Комментарий |

Рыбный четверг. Стагнация чердака, или Задирать и показывать.

В преддверии отпуска приходится так много работать, что совершенно не остается времени на актуальность, которая тоже не
замедлила обостриться в преддверии моего отпуска. Скажем, сесть
бы заполночь на веранде в желтом свете электрической лампы, листать пропитанные
пылью страницы, лапать их засаленными руками, и чтобы на столе был шмат сала,
половина хлеба и трехлитровая банка с маринованными огурцами, но... Как бы не так. Жизнь кончена, веранды уж нет, а те огурцы
далече . Остается вспоминать камни двора, изрезанные тенью ореха, и эти… чуреки... Я прям
уже как Фазиль Искандер какой-то.

Пропитанные пылью страницы стояли частью на этажерке, частью в колченогом книжном шкафу с черной лакированной дверцей (у вас
наверняка был такой, а если не у вас, то у ваших знакомых). Частью - валялись на летней кухне, на чердаке, в саду, словом, повсюду. Это были
футляры. В них хранились консервы запахов, и консервы минувшей жизни. Но не в том смысле минувшей, как миновали огурцы и веранда,
а… трудно сказать. Легче уж объяснить.

Шестидесятые годы были выставочной эпохой. Весь этот аксеновский пафос, «пора, мой друг, пора», важнейшей из одежд является свитер,
московский кинофестиваль, девять дней одного года, культуризм, фасоны укороченных брюк, всё это строительство останкинских телебашен,
все эти новенькие аэропорты, из которых интуитивно летелось в «голубые города», где журнал «Советский экран», Кока-кола и настоящие
сиськи Софии Лорен... Ударение на «о», вы понимаете.

Журналы, сиськи и рекламные буклеты гостиниц собирались и хранились «на память», а когда нужно было освобождать место для новой
памяти - ссылались на чердак и в сараи. Изнывая от неясных предчувствий, я начал разорять эти акцидентные кладбища году эдак в семьдесят
девятом, когда последние молекулы той эпохи уже рассеялись в атмосфере застоя. За неимением свидетельств о современности (по крайней
мере, в таком перетянутом бечевкой количестве) я относился к этим журналам, как к свидетельствам реальной, происходящей в «большом
мире» жизни, которая не только не миновала, но и ждет меня впереди. Впрочем, «дух времени» - это миф, а в мифе время отсутствует. И в
детстве.

• _ДАННЫЕ ЗАПИСИ_

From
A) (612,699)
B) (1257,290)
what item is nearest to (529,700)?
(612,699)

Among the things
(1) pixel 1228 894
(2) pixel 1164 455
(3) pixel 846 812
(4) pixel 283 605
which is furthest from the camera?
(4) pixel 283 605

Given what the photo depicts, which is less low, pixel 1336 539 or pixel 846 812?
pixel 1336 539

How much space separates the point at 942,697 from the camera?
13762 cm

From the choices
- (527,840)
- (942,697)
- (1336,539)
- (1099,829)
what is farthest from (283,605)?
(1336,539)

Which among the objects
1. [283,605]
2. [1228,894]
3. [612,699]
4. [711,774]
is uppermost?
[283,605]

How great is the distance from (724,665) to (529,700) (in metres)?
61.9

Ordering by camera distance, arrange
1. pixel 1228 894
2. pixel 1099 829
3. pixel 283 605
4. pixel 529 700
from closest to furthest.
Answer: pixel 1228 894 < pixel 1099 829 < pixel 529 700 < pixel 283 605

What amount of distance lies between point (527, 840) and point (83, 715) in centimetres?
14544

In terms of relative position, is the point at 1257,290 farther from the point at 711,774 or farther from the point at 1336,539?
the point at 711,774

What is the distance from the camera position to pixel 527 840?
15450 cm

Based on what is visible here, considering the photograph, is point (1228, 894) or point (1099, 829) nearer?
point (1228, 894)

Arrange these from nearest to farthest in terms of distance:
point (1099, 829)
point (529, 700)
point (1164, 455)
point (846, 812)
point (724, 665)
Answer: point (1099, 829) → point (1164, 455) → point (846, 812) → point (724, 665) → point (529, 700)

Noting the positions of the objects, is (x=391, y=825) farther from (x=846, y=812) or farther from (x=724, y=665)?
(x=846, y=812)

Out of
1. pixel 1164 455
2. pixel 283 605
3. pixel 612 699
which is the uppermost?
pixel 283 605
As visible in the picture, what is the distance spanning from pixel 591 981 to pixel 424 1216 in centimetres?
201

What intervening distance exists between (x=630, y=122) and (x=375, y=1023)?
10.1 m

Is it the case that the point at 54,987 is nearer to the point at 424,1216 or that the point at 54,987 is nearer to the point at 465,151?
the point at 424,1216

• _ЗАДАНИЕ_
Процитируйте, пожалуйста, выбранный текст слово в слово от «Пропитанные пылью страницы» до «Легче уж объяснить.».

• _ОТВЕТ_
Пропитанные пылью страницы стояли частью на этажерке, частью в колченогом книжном шкафу с черной лакированной дверцей (у вас
наверняка был такой, а если не у вас, то у ваших знакомых). Частью - валялись на летней кухне, на чердаке, в саду, словом, повсюду. Это были
футляры. В них хранились консервы запахов, и консервы минувшей жизни. Но не в том смысле минувшей, как миновали огурцы и веранда,
а… трудно сказать. Легче уж объяснить.